When an employee communicates broadly inside a company, even if it's not directly to outsiders, that is essentially public. As we can see in this thread some random person chimed in with the details. But s/neighbor/your wife/ if that helps the analogy and insider vs. outsider is the issue. It's an imperfect one as they all tend to be.

This is why for example quarterly results are not generally communicated to all insiders in a company before they are released, because they are going to leak.

I think my analogy, though imperfect, demonstrates that when you have some sort of employment or other relationship, "bad mouthing" the other party, either in public or in private, is expected to be damaging to this relationship.

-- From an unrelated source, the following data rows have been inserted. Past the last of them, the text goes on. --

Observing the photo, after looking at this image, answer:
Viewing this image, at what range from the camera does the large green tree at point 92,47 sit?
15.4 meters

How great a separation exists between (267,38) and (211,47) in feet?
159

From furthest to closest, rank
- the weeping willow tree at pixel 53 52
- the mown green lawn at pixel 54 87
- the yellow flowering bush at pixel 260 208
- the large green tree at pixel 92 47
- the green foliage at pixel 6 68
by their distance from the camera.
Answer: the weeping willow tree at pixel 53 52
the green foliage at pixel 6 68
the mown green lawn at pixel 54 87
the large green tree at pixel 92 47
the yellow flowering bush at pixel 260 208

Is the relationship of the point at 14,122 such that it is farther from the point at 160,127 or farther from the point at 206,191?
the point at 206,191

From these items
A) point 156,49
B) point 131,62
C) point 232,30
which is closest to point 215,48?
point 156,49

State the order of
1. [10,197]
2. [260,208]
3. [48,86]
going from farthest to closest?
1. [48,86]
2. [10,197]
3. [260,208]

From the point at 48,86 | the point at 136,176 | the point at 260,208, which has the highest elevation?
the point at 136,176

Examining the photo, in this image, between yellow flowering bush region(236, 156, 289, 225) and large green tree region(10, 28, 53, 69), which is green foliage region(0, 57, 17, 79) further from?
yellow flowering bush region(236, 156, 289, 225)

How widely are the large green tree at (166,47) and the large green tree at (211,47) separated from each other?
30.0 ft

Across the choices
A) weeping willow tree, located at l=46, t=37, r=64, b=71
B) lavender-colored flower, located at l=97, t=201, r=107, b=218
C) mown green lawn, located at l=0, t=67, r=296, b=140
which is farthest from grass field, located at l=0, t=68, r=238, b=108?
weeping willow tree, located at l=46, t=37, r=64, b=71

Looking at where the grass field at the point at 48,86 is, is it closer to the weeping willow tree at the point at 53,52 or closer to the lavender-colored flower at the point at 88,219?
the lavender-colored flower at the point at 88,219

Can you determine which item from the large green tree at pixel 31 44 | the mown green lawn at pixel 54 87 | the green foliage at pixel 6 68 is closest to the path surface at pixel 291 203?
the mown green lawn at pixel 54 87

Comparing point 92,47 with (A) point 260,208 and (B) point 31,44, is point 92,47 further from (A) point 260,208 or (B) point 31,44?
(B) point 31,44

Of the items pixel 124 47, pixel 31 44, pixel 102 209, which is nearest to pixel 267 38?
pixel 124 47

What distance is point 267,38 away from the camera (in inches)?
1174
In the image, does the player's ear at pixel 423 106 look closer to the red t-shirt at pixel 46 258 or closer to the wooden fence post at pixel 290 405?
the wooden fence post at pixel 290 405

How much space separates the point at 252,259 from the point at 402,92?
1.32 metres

The CEO of your company is the closest thing to the single person employing you. He runs the entity that employs you.

If a person I interacted with on a personal level did they, yeah, I’d be upset.

If one of my 2000 employees wrote something in Slack? No, I don’t think it would even register.

I was going to write a similar comment, but it turns out that isn’t what she said but rather what Atlassian has said she suggested he is.

https://ia.acs.org.au/article/2026/ex-atlassian-engineer-fig...

> … It was an irrelevant personal attack and insult directed at a colleague, essentially calling him a ‘rich jerk’.

> Unterwurzacher reportedly parodied the CEO on Slack, writing, “What’s up Outragers, just dialing in from my NBA team’s headquarters to yell at the people whose careers I’ve just pummeled.”

Wow. I mean, come on, thats like the least offensive thing ever. At the most, maybe tell the manager to tell them thats not the “spirit” of the workplace, but firing for this is a step too far.

If the CEO wasn’t a jerk before he certainly is now.

Making powerful people feel bad usually gets a negative response from them.

Even just generally, if you make someone lose face publicly, they're prone to lash out at you since they often feel they can't back down.

Yeah this should have been a quiet word from HR to not say stuff like that.
Still too far
My sides can't handle this much freedom. This can be hardly called an ad hominem.
With the one caveat that Australia doesn't have free speech. It's the one thing that sets the US apart and ahead of others.
There's no "free speech" at work [-places] in the USA. That's not what free speech means anyways. You can and will be absolutely be fired for saying things at work that are incompatible with your employer's opinions. I can't think of a faster way to get fired anywhere than insulting the person running the company you work for, private or public company, definitely in public.
The US has less free speech than some other countries. Especially now, but this was always true at corporations. In the US you can be fired for anything, including speech.